I have an API Platform DataTransformer that uses an injected ValidatorInterface to verify the JSON POST body of an incoming request. It is basically a copy of the example in the docs:
<?php
namespace App\DataTransformer;
use ApiPlatform\Core\Validator\ValidatorInterface;
use ApiPlatform\Core\DataTransformer\DataTransformerInterface;
use App\Entity\Ticket;
use App\DTO\TicketInput;
class InputDataTransformer implements DataTransformerInterface
{
public function __construct(
private readonly ValidatorInterface $validator,
) {}
/**
* @param TicketInput $object
*/
public function transform($object, string $to, array $context = []): Ticket
{
// Validation
$this->validator->validate($object);
$ticket = new Ticket($object->id, $object->content);
return $ticket;
}
public function supportsTransformation($data, string $to, array $context = []): bool
{
return (Ticket::class === $to) && (($context['input']['class'] ?? null) === TicketInput::class);
}
}
Via a ContextBuilder and the supportsTransformation() I ensure that the incoming $object is of type TicketInput.
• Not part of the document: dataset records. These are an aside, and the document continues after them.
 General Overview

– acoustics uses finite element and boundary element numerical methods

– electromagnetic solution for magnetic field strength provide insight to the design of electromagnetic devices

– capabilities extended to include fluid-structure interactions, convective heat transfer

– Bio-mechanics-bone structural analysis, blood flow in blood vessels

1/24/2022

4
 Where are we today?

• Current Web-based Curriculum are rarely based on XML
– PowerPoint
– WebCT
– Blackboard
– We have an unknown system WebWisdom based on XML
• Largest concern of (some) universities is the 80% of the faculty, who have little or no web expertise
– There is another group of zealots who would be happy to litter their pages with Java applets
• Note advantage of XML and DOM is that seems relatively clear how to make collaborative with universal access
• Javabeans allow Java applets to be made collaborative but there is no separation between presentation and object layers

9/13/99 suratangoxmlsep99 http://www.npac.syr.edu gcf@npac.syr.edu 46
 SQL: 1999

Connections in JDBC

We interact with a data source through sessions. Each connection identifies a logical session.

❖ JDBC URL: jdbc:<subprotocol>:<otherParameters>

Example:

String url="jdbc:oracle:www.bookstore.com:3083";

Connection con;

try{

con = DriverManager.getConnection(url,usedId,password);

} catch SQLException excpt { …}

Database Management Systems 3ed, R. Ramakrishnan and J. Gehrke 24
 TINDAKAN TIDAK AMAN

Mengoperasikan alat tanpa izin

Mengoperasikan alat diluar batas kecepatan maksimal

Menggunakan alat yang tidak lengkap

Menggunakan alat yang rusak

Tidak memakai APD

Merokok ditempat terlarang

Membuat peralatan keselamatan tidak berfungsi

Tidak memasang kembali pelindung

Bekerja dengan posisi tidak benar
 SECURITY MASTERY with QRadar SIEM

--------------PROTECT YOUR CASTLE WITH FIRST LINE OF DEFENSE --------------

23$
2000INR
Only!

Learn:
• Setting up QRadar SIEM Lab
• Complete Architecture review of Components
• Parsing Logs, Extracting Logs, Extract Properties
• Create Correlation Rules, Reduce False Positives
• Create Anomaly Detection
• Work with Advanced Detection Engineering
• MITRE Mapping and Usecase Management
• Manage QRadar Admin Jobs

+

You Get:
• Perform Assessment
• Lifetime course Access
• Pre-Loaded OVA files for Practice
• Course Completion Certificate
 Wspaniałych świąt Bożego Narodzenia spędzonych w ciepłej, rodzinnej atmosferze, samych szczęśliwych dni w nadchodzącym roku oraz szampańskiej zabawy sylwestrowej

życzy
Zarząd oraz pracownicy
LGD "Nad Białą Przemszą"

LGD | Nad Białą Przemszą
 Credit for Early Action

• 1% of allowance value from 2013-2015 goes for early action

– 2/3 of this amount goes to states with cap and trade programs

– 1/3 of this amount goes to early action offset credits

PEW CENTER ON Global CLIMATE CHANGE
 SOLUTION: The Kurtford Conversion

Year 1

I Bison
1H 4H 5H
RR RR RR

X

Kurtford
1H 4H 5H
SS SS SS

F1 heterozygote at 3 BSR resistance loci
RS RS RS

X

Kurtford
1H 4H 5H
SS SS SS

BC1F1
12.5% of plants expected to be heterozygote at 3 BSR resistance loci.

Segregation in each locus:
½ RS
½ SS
This class is as easy as that:
<?php
namespace App\DTO;
class TicketInput
{
public int $id;
public ?string $content;
}
What I am wondering about: The validator validates via the TicketInput::class that $id must be an integer and is not nullable. $content must be a string and is allowed to be null.
So these are valid inputs:
{
"id": 123,
"content": null
},
{
"id": 123,
"content": "testtest"
}
And this is invalid and gets rejected (400 - Bad request):
{
"id": null,
"content": "foobar"
}
So far so good. But one of my unit tests uses this JSON as request body:
{
"content": "foobar"
}
This broke my code as $id is a required value for the resulting Ticket::class.
I am pretty surprised that the last case was able to pass the validator, as I explicitly define the $id as (not nullable) class variable in TicketInput::class. One could argue that the validator is not obliged to validate properties that are uninitialized at time of validation (which is the case here, according to a var_dump) but nevertheless I am interested in how to define that this property is mandatory and has to be part of the JSON POST body.
The best what I could come up with was the Symfony Validation Constraint #[Assert\NotBlank(allowNull: false)] (see docs), which checks against is_null() and indirectly isset(), but I can't believe that this is the solution and I have to flag every single property like that (the actual TicketInput::class is way more huge and complex than this MWE).
Isn't there any validator config flag that tells it to assure the properties in a DTO are mandatory in a JSON body?
Every simple JSON Schema validator is capable of this and I am wondering why I don't find any hints for this either in the Symfony Docs nor the API Platform docs.